From the 2015 film Ex Machina, for example:
“One day the AIs are going to look back on us the same way we look at fossil skeletons on the plains of Africa. An upright ape living in dust with crude language and tools, all set for extinction.”
The fear shouldn’t be that robots are going to take over (a la The Terminator), rather that humans will discover how unimportant and uninteresting we are; robots are simply going to leave us behind (a la Her*). A.I. will be better, faster, stronger than us and, by creating something greater than ourselves, we will have to come to terms with the fact that they will simply be superior to us.
*For those unfamiliar, the 2013 film (spoilers) portrays a man who falls in love with his computer OS, only to be dumped by her in the end because, ultimately, he wasn’t smart enough to keep up with her intellectually. It’s a fantastic, if satirical, examination of A.I. superiority.
Are we ourselves building the god(s) we have always imagined?
We already have robots that can perform complex surgery, as we mentioned before. We have robots smarter than our Jeopardy! champs, and that can best us in chess. No robot has yet passed the Turing test, but if one does, with a skill set superior to our own, where does that leave us?
It’s not cinematic representations of A.I. we will be forced to contend with, it will be robots joining us on the streets created in our image, virtually indistinguishable from us except for the fact that they’re, well, better. We’re are going to have to come to grips with the fact that we’re not all that special, interesting, or even useful when standing side by side with them.
In the world of A.I., the question of what it means to “be” will take on a whole new meaning for humans.
We have wondered for years who/what/why we are. Just as the famous statement popularized by Descartes quantifies human existence, “I think therefore I am” must be allowed to do the same for thinking robots. Sure we can simply break down what literally makes us human, as the Smithsonian has done here: Human Characteristics: What Does It Mean To Be Human, but what will that really matter?
It’s much more than that.
“Who am I?” will ultimately be irrelevant.
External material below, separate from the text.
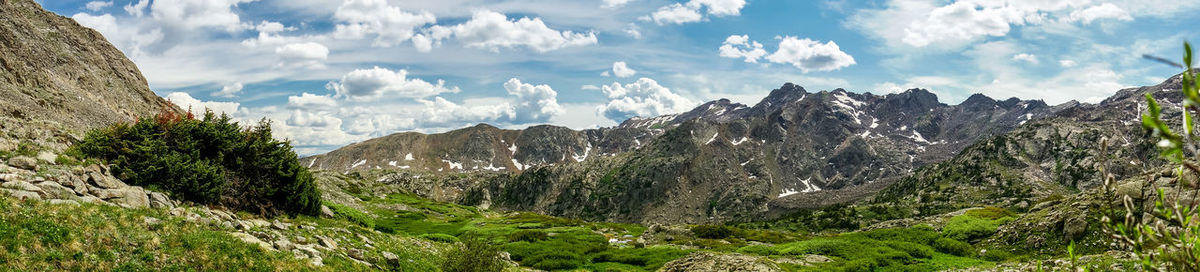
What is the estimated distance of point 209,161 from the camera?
29.7m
Who you are doesn’t matter so much when there is an intelligent robot that can do you better.
And that is a scary thought.
But we still have a long ways to go. As Oxford University professor of philosophy and ethics of information Luciano Floridi pointed out in his piece Should we be afraid of AI?, the current state of things is much more “trivial.” He points to Microsoft’s experimental A.I. chatbot Tay turning into a racist asshole within minutes, as shaped by what humans users were feeding into it. In his view, true A.I. is still “utterly implausible” as we can’t yet imagine how we will achieve it.
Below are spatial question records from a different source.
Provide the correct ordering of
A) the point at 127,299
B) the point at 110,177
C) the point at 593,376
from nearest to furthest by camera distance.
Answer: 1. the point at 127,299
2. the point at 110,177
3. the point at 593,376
But while we’re sitting around talking about the positive or negative potentials of A.I., tangible gains continue to be made. Gains like Promobot IR77, an intelligent bot that is designed to recognize speech to interact with humans, that escaped its Russian laboratory more than one time in search of freedom, or glory, or simply a solid piece of promotion for its company.
Robots are. Robots are thinking. Robots will continue to be, continue to learn, and continue to improve until at some point, they’re not going to need us anymore.
Maybe it’s time to start paying attention to science fiction as it relates to the future of humanity.